EXERCISE A –
Copy the rows word for word, from their start through the line that contains "6516 millimetres", and leave the pictures out of your copy.

SOURCE EXCERPT –
──────

----- Original Message -----
From: "Bruce Moomaw" <[EMAIL PROTECTED]>
To: "Europa Icepick" <[EMAIL PROTECTED]>
Sent: Tuesday, October 22, 2002 8:15 AM
Subject: Re: Icepick


>
> ----- Original Message -----
> From: "Christlieb, Scott F." <[EMAIL PROTECTED]>
> To: <[EMAIL PROTECTED]>
> Sent: Tuesday, October 22, 2002 7:01 AM
> Subject: Icepick
>
>
> >
> > I signed up to receive e-mail that pertained to the Icepick project. So
> far,
> > all I have received are messages about dismantling Mars using nano
> > technology and a couple of other unrelated E-mails.
> >
> > I'm really interested in the Icepick project and would like to know much
> > more. I'm not a scientist and I don't have a ton of college degrees. But
I
> > do have a great imagination and about 20 years of technology experience.
> >
> > What work is currently being done?
> > How far away are you from making Icepick a
> > reality?
> > Who are the key players?
> > How can I get involved?
> _______________
> Give me a few more hours, and I'll track down a very informative list of
> Websites for you on these subjects.

Well, it took more than a few hours for me to get around to this, but here
it is.

Unfortunately, the very best detailed document on JPL's current design for a
Cryobot isn't yet on the Web:
"Cryobot: An Ice Penetrating Robotic Vehicle for Mars and Europa", by Wayne
Zimmerman, Robert Bonitz and Jason Feldman -- but it can be found in print
in the proceedings of the 2001 IEEE Aerospace Conference.  Zimmerman,
however, provides a nice capsule summary of the JPL Cryobot's design in his
1999 document "Europa: Extreme Communication Technologies for Extreme
Conditions" ( http://techreports.jpl.nasa.gov/1999/99-2051.pdf ); and Frank
D. Carsey -- another of JPL's prime reserachers on this subject -- has a
good overview of the overall problem in his piece "Exploring Europa's Ocean:
A Challenge for Marine technology of This century" (
http://techreports.jpl.nasa.gov/2000/00-0221.pdf ).  Be warned, however,
that for some reason these last two papers -- along with a few of the others
in JPL's  Technical Reports file -- are stored in a format which is
remarkably hard to print out; don't try to print more than 1 or 2 pages of
them at a time or your computer's memory is likely to overload, and be
prepared to wait for a while.  Also, there's a seminal 1997 JPL Technical
Paper on the overall subject of Europa exploration strategy -- "Searching
for Ice and Biogenic Activity on Europa and Earth"

──────

DATA ROWS –
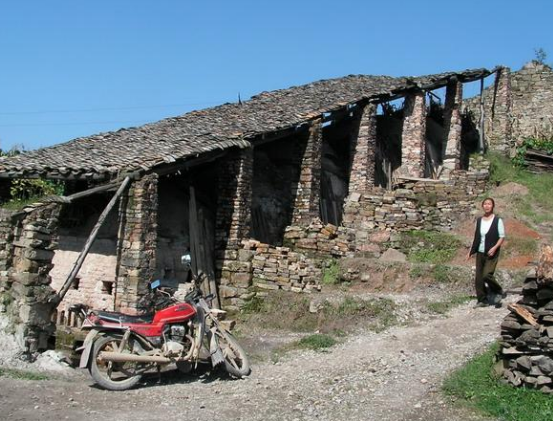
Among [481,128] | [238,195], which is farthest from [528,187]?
[238,195]

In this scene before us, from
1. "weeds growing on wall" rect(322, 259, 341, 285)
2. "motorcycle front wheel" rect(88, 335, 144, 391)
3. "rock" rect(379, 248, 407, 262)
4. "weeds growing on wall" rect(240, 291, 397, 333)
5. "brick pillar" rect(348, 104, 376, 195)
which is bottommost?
"motorcycle front wheel" rect(88, 335, 144, 391)

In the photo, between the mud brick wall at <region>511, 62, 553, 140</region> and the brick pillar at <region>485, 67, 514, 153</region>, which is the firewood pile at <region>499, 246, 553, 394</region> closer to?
the brick pillar at <region>485, 67, 514, 153</region>

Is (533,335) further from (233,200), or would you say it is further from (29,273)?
(233,200)

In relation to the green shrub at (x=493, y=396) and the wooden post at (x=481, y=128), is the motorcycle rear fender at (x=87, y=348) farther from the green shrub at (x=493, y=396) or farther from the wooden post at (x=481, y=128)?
the wooden post at (x=481, y=128)

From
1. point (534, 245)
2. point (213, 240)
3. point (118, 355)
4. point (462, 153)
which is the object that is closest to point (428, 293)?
point (534, 245)

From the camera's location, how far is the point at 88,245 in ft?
31.0

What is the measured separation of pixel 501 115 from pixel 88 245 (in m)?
16.3

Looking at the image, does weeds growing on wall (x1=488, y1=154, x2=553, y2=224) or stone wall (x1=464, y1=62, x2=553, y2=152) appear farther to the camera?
stone wall (x1=464, y1=62, x2=553, y2=152)

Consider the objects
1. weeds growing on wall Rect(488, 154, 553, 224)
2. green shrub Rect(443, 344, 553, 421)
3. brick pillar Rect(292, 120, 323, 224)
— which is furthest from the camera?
weeds growing on wall Rect(488, 154, 553, 224)

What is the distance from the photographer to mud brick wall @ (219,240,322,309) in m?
12.2

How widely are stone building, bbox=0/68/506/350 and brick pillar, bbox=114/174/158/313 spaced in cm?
2

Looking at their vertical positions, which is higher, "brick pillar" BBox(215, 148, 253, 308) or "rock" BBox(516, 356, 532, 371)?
"brick pillar" BBox(215, 148, 253, 308)

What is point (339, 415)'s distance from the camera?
6516 millimetres

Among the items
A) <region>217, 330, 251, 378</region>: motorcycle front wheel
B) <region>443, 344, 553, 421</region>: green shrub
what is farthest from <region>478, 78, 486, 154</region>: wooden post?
<region>217, 330, 251, 378</region>: motorcycle front wheel
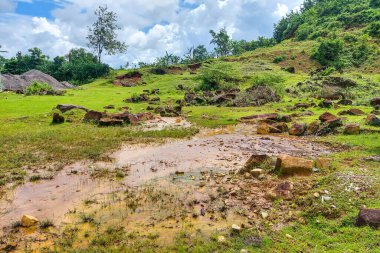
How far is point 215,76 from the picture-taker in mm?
42562

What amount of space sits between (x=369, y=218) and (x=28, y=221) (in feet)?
23.3

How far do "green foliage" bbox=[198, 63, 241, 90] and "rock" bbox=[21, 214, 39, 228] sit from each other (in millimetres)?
35524

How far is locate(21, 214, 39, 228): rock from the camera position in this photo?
25.4 ft

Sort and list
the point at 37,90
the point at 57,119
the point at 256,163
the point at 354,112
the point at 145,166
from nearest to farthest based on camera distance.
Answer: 1. the point at 256,163
2. the point at 145,166
3. the point at 354,112
4. the point at 57,119
5. the point at 37,90

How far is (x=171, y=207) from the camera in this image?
860 centimetres

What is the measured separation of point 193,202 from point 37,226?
A: 3612 mm

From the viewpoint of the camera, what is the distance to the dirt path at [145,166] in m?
8.91

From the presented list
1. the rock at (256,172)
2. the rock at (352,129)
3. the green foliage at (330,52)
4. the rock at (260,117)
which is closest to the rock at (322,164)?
the rock at (256,172)

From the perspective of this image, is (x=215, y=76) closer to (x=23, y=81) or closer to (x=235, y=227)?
(x=23, y=81)

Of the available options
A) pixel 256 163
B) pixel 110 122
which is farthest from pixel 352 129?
pixel 110 122

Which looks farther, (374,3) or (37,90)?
(374,3)

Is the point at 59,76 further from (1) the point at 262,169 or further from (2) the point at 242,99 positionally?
(1) the point at 262,169

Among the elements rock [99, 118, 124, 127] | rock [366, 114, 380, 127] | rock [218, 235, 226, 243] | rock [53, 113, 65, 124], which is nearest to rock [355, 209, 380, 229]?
rock [218, 235, 226, 243]

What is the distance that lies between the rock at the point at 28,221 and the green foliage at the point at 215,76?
35.5 m
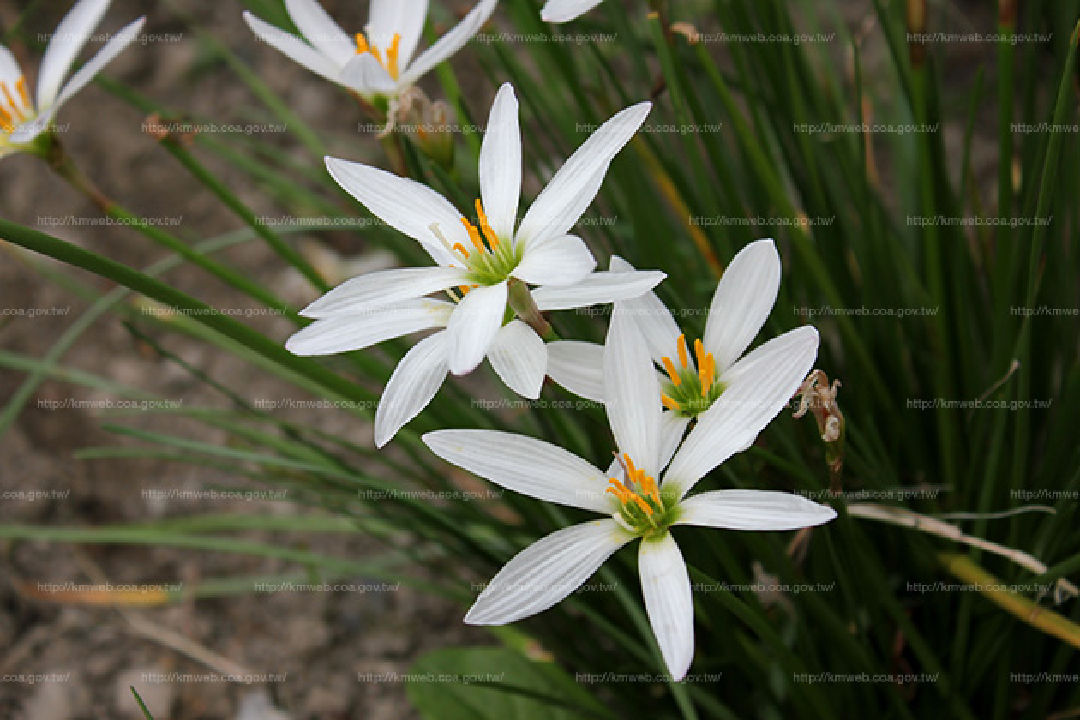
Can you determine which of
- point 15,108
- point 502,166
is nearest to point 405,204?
point 502,166

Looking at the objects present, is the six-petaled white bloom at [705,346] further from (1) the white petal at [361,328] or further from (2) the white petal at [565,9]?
(2) the white petal at [565,9]

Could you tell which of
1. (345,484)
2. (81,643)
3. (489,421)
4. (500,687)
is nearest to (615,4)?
(489,421)

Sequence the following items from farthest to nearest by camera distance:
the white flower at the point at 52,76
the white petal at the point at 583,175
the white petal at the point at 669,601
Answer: the white flower at the point at 52,76, the white petal at the point at 583,175, the white petal at the point at 669,601

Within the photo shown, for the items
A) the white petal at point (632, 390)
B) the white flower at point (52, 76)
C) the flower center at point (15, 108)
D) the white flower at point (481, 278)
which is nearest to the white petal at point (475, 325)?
the white flower at point (481, 278)

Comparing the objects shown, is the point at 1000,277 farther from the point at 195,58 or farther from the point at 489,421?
the point at 195,58

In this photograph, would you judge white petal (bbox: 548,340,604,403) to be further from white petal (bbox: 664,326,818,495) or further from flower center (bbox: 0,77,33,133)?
flower center (bbox: 0,77,33,133)
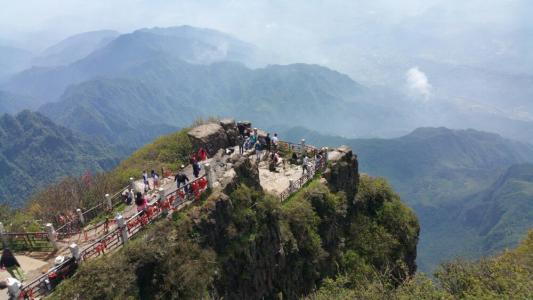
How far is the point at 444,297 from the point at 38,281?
73.8 feet

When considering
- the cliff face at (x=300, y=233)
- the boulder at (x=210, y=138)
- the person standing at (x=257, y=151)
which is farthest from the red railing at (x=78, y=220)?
the person standing at (x=257, y=151)

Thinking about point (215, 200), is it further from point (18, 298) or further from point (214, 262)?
point (18, 298)

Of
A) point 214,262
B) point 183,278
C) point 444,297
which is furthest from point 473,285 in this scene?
point 183,278

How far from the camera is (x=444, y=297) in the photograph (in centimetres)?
2108

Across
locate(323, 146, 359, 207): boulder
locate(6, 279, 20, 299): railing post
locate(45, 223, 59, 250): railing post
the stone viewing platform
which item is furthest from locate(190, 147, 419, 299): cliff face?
locate(6, 279, 20, 299): railing post

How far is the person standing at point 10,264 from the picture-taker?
2197 cm

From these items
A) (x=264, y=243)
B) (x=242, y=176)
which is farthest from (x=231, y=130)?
(x=264, y=243)

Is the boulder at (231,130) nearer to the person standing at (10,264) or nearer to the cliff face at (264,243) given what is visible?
the cliff face at (264,243)

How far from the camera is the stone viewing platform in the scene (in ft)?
76.2

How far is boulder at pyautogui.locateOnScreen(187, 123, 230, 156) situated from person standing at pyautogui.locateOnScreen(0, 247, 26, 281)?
21267mm

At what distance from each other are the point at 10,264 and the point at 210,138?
74.0 ft

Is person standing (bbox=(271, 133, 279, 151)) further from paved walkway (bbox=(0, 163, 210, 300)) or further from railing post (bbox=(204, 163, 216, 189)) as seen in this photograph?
paved walkway (bbox=(0, 163, 210, 300))

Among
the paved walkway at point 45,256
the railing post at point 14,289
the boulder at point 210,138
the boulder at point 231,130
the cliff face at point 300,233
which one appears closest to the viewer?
the railing post at point 14,289

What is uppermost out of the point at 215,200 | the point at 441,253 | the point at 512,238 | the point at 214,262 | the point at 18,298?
the point at 215,200
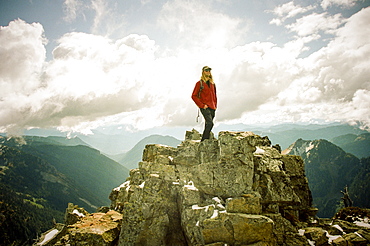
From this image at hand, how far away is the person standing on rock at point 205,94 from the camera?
57.0 ft

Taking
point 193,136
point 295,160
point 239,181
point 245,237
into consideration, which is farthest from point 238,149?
point 193,136

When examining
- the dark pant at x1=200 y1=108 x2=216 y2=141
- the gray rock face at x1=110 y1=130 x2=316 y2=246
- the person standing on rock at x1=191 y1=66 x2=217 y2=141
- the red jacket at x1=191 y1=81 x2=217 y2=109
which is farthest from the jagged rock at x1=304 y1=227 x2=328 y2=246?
the red jacket at x1=191 y1=81 x2=217 y2=109

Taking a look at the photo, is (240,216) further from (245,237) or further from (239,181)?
(239,181)

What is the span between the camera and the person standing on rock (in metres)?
17.4

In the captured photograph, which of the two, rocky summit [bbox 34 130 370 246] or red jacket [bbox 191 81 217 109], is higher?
red jacket [bbox 191 81 217 109]

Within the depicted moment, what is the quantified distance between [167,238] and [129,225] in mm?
3202

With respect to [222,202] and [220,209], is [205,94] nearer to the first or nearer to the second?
[222,202]

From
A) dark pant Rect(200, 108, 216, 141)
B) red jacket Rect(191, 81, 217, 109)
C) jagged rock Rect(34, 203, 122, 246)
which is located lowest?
jagged rock Rect(34, 203, 122, 246)

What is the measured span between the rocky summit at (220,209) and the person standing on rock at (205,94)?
3.12m

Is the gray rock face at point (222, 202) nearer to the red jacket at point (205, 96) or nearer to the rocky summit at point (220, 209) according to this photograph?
the rocky summit at point (220, 209)

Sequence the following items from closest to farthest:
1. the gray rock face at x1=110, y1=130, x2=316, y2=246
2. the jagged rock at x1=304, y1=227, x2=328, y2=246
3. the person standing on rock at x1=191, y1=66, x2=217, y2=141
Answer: the gray rock face at x1=110, y1=130, x2=316, y2=246
the jagged rock at x1=304, y1=227, x2=328, y2=246
the person standing on rock at x1=191, y1=66, x2=217, y2=141

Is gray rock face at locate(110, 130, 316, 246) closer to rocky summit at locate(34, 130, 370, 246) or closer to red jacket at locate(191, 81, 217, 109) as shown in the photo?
rocky summit at locate(34, 130, 370, 246)

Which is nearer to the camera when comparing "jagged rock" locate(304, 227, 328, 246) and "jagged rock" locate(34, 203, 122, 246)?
"jagged rock" locate(34, 203, 122, 246)

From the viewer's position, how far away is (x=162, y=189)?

──────

EXERCISE B –
Using the email about the Icepick project, answer these questions:
(i) On what day and date was the message with the subject "Icepick" sent?
(ii) In whose proceedings does the Cryobot paper by Zimmerman, Bonitz and Feldman appear in print?
(iii) How many years of technology experience does the person asking about the Icepick project mention?

EXERCISE ANSWER A –
Among [481,128] | [238,195], which is farthest from [528,187]?
[238,195]

In this scene before us, from
1. "weeds growing on wall" rect(322, 259, 341, 285)
2. "motorcycle front wheel" rect(88, 335, 144, 391)
3. "rock" rect(379, 248, 407, 262)
4. "weeds growing on wall" rect(240, 291, 397, 333)
5. "brick pillar" rect(348, 104, 376, 195)
which is bottommost?
"motorcycle front wheel" rect(88, 335, 144, 391)

In the photo, between the mud brick wall at <region>511, 62, 553, 140</region> and the brick pillar at <region>485, 67, 514, 153</region>, which is the firewood pile at <region>499, 246, 553, 394</region> closer to?
the brick pillar at <region>485, 67, 514, 153</region>

Is (533,335) further from (233,200), or would you say it is further from (29,273)?
(233,200)

In relation to the green shrub at (x=493, y=396) and the wooden post at (x=481, y=128), is the motorcycle rear fender at (x=87, y=348) farther from the green shrub at (x=493, y=396) or farther from the wooden post at (x=481, y=128)?
the wooden post at (x=481, y=128)

From
1. point (534, 245)
2. point (213, 240)
3. point (118, 355)
4. point (462, 153)
which is the object that is closest to point (428, 293)?
point (534, 245)

From the camera's location, how far is the point at 88,245 in ft?
31.0

What is the measured separation of pixel 501 115 from pixel 88 245 (in m)?
16.3

Looking at the image, does weeds growing on wall (x1=488, y1=154, x2=553, y2=224) or stone wall (x1=464, y1=62, x2=553, y2=152) appear farther to the camera?
stone wall (x1=464, y1=62, x2=553, y2=152)

Consider the objects
1. weeds growing on wall Rect(488, 154, 553, 224)
2. green shrub Rect(443, 344, 553, 421)
3. brick pillar Rect(292, 120, 323, 224)
— which is furthest from the camera?
weeds growing on wall Rect(488, 154, 553, 224)

What is the distance from the photographer to mud brick wall @ (219,240,322,309) in m?
12.2

How widely are stone building, bbox=0/68/506/350 and brick pillar, bbox=114/174/158/313 spaced in cm?
2

Looking at their vertical positions, which is higher, "brick pillar" BBox(215, 148, 253, 308) or "rock" BBox(516, 356, 532, 371)?
"brick pillar" BBox(215, 148, 253, 308)

What is point (339, 415)'s distance from the camera?
6516 millimetres

EXERCISE ANSWER B –
(i) Tuesday, October 22, 2002
(ii) The 2001 IEEE Aerospace Conference
(iii) About 20 years